L’Avis demande également que l’AFE soit dotée du pouvoir de fixer les critères d’attribution et la répartition des bourses, des allocations d’aide sociale et des aides à l’emploi et à la formation professionnelle : une telle mesure renforcerait nettement les compétences de l’AFE et irait dans le sens d’une application des principes de la décentralisation à nos communautés expatriées. Cette réflexion sur l’approfondissement des compétences de l’AFE mériterait d’être encore poursuivie, car le nombre de Français bénéficiant directement des décisions de ces comités consulaires demeure limité : il serait légitime de prévoir des missions plus larges, telles que la participation systématique aux comités de sécurité, ou aux décisions relatives aux programmes FLAM. Sur ce dernier point la réponse du Ministère des Affaires étrangères va dans le mauvais sens, celui-ci réitérant le principe d’une instruction des dossiers par les seuls postes diplomatiques.

Au cours des débats, j’ai été frappée par ce qui m’a semblé être une vision « consumériste » des Français de l’étranger de la part de nos deux Ministres comme du Directeur de l’administration consulaire. De manière plus ou moins explicite, tous se sont employés à souligner que les préoccupations des Français de l’étranger étaient essentiellement « concrètes »… décrivant l’organisation des élections comme un lourd fardeau ayant empêché le Ministère de s’atteler à l’amélioration de services plus directement utiles aux expatriés et ce pour ne recueillir qu’un maigre taux de participation. L’idée sous-jacente (fortement répréhensible à mes yeux) est que, contrairement à leurs compatriotes de métropole, les Français de l’étranger ne voteraient pas en fonction de convictions politiques globales mais en fonction de leurs intérêts matériels catégoriels immédiats.

Au-delà du caractère réducteur d’une telle assertion, le problème n’est pas que philosophique, car cette perception ne peut qu’orienter la réforme de l’AFE. Si la priorité est d’améliorer l’efficacité des services consulaires, alors l’urgence doit être aux yeux du gouvernement la multiplication des délégués consulaires… et ceux-ci n’ont, à la limite, même pas à être élus, puisqu’ils agiraient en simples sous-traitants de l’administration dans les zones dépourvues de consulats.
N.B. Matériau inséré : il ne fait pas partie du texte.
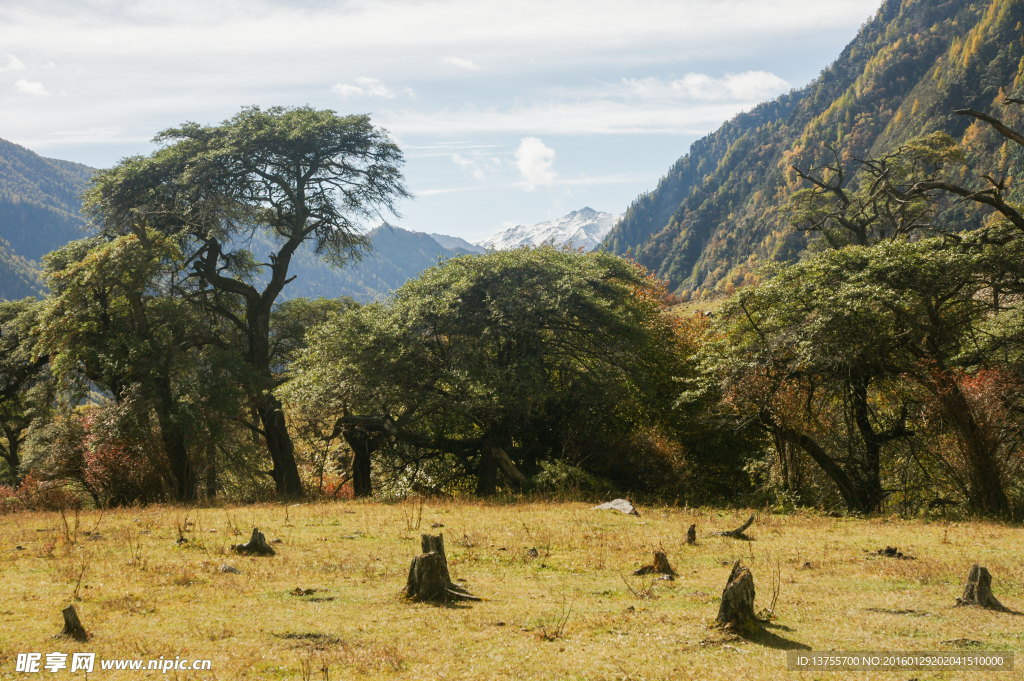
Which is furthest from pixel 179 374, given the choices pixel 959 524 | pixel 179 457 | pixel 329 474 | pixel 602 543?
pixel 959 524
S’il me semble essentiels que les Français de l’étranger continuent à élire des élus de proximité et que ceux-ci aient l’occasion de se rencontrer et d’échanger avec les membres du gouvernement et de l’administration à Paris, c’est bien parce que ces élus sont le vecteur par lequel les Français de l’étranger se constituent en communauté politique (et non en simples « consommateurs » isolés de « services consulaires ») partageant une vision commune et désirant prendre toute sa place dans la vie politique nationale. Ce serait un comble que la France, pionnière mondiale pour la représentation institutionnelle de ses expatriés, recule sur ce plan l’année même du 30e anniversaire de la première réunion d’une Assemblée d’expatriés (alors CSFE) élue au suffrage universel !

Prochains rendez-vous pour poursuivre ce débat :

  • les états généraux de la démocratie territoriale organisés par le Sénat, les 4 et 5 octobre, et auxquels participeront des élus des Français de l’étranger
  • la discussion au Sénat et à l’Assemblée nationale du projet de loi sur la décentralisation, en décembre
  • la présentation par le gouvernement d’un projet de réforme de l’AFE devant le bureau de l’AFE, en décembre également.